The Inquiry heard from Professor Stephen Platt, Professor of Health Policy Research at the Centre for Population Health Sciences at the University of Edinburgh. He had - at the request of the Crown - prepared a report dated 30th May 2011 in which he addresses the two issues on which he had been asked to comment viz;

1. were the deaths preventable?

2. could anything have been done to mitigate the (suicide) risk? If so, how?

 

His answer to the first question posed is in the following terms. 'If forced to give a one word answer to the question 'where the deaths of GR and NL preventable?' the most honest answer has to be 'Probably not'.
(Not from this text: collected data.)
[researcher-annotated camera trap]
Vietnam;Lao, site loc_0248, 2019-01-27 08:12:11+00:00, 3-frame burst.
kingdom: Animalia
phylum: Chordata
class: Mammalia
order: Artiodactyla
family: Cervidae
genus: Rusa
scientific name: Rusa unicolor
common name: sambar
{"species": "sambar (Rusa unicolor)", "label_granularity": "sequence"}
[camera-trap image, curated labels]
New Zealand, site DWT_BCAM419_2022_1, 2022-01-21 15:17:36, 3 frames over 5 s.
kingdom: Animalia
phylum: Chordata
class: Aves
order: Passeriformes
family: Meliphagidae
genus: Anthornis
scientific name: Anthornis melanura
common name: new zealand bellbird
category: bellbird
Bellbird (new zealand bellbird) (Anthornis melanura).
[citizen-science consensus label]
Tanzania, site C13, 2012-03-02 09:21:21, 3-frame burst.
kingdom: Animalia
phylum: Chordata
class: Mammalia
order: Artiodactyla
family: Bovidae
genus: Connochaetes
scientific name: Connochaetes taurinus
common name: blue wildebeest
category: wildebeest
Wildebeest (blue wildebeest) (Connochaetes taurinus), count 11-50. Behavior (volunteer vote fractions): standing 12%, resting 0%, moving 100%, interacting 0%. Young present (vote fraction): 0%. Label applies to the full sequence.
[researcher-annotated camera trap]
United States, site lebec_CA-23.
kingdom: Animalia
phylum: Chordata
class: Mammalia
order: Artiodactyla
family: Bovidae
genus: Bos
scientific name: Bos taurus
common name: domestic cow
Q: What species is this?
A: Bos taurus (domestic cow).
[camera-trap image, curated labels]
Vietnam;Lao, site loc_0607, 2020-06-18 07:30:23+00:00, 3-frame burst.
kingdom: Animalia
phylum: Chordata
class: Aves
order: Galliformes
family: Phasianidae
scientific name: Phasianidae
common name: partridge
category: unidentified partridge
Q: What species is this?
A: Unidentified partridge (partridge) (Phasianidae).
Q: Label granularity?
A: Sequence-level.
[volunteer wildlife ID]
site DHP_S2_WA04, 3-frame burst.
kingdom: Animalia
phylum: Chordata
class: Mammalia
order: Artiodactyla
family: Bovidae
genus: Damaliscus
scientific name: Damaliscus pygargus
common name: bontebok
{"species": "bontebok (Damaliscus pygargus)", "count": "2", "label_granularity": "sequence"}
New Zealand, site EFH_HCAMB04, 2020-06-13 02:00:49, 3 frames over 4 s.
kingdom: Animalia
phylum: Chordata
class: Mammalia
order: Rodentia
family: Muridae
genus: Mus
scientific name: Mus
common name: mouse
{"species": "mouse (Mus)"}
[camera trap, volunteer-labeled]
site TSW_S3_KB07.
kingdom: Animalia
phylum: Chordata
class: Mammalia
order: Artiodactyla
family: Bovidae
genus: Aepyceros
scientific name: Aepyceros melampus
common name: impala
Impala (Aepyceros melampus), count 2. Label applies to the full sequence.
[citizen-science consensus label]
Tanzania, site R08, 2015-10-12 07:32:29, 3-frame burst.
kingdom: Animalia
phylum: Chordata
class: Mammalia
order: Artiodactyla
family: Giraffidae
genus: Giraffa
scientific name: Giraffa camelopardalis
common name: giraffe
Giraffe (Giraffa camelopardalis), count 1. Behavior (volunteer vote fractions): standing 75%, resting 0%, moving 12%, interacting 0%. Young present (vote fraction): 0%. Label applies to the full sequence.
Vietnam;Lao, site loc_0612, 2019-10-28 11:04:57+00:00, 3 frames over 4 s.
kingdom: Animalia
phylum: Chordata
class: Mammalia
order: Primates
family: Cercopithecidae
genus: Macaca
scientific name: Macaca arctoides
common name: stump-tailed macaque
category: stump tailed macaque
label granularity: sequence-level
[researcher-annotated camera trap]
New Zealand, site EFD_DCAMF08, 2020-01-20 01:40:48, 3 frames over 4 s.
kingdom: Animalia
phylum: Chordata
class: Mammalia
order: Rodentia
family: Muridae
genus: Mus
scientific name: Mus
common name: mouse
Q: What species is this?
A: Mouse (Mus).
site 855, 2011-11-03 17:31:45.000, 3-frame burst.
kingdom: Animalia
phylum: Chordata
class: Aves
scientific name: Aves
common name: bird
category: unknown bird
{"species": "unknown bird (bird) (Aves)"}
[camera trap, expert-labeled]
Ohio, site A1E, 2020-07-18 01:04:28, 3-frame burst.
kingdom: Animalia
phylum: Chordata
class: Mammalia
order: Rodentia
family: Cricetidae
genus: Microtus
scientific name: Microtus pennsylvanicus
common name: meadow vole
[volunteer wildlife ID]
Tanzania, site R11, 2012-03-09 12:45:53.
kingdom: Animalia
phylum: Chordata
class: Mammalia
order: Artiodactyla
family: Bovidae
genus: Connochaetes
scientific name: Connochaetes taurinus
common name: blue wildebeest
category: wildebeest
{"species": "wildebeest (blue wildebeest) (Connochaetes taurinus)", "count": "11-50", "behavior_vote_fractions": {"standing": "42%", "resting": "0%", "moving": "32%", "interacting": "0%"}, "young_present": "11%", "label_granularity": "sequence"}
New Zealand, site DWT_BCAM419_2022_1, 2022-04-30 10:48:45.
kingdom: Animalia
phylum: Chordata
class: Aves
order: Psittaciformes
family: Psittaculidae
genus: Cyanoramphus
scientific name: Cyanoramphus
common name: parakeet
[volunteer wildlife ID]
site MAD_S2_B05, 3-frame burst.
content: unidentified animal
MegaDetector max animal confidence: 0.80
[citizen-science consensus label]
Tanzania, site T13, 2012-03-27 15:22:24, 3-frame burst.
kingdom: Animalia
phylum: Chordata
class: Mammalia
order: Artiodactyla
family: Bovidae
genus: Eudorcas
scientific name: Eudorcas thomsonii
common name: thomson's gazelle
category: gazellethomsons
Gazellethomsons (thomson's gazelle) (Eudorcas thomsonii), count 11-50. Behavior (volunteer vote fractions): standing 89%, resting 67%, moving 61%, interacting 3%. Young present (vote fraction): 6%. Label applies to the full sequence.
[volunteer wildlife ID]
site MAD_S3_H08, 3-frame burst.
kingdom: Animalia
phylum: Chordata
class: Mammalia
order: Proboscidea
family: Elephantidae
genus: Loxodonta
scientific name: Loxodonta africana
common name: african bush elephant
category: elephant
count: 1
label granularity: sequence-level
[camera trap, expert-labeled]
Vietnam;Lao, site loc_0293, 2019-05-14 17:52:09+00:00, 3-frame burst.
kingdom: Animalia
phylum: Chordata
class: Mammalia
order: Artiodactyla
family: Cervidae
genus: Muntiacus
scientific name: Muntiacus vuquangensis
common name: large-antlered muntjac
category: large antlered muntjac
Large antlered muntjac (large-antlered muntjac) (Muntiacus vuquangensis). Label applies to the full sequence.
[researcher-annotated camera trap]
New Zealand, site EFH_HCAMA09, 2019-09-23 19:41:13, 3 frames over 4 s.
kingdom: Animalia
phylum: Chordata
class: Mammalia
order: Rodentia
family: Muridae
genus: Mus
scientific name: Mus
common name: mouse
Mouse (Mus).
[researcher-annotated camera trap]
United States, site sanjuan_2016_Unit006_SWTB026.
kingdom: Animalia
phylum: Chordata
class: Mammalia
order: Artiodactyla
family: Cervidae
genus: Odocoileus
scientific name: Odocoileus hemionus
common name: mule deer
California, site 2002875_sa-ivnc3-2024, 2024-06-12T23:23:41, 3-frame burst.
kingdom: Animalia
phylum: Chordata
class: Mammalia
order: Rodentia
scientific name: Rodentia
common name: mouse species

In dealing with the second question , he raised a series of questions which he very properly did not attempt to answer. Many of the questions he posed in his report were asked in the course of the evidence and this determination has attempted, on the basis of the evidence heard or agreed, to answer such questions as are considered relevant to the deaths of Niamh and Georgia.

Professor Platt's evidence was measured and helpful to the Inquiry. One area of concern for him, shared by me, was why, given the case histories of both Niamh and Georgia, no judgement as to the risk of suicide was ever reached by those in the Open Unit and reference has already been made to that issue in this Note. In his conclusion he makes three preliminary recommendations which I repeat here for the benefit of those responsible for the welfare and safety of young persons in their care.

 

 

Three preliminary recommendations by Professor Platt

1. Local authorities should commission a set of guidelines for staff working with looked after and accommodated children about recognising and mitigating suicide risk in this client group. These guidelines should include the requirement to develop a detailed management protocol.

 

2. The management protocol should set out the procedures to be implemented when a looked after and accommodation child is considered to be at risk of self-harm or suicide e.g. by making suicide 'threats', by expressing suicidal thoughts or by making preparations for suicide. The protocoal should cover inter alia the allocation of duties and responsibilities, effective methods of communication, within the establishment, liaison with other professionals and techniques for preventing contagion/spread of suicidal behaviour within the establishment.

 

3. Professionals working with looked after and accommodated children, either directly (e.g. in residential establishments) or indirectly (e.g. local general practitioners or employed in the local CAMHS team0 should have a sound understanding of the risk of self-harm and suicide among their clients and of appropriate interventions to mitigate that risk. Appropriate training should be provided on starting employment in a residential centre and at regular intervals thereafter (as part of continuing professional development).

 

 

 

 

 

 

In conclusion

It is appropriate at the end of this Determination to express my condolences formally to the family of Diane McGowan partner in Messrs. Simpson & Marwick who represented Argyll and Bute Council in the early weeks of the Inquiry and who died of cancer in November 2011.

 

I also wish to express again my condolences to John Watt, Area Procurator Fiscal, whose elderly mother died in September 2011 .

 

Finally, I would wish once more to express my sympathy to the families of Niamh and Georgia and to put on record how grateful I am for the way in which those who attended the Inquiry conducted themselves throughout, both in the giving of evidence, and in the way they conducted themselves during the many days of evidence, much of which must have been distressing for them all. They behaved with dignity and restraint throughout.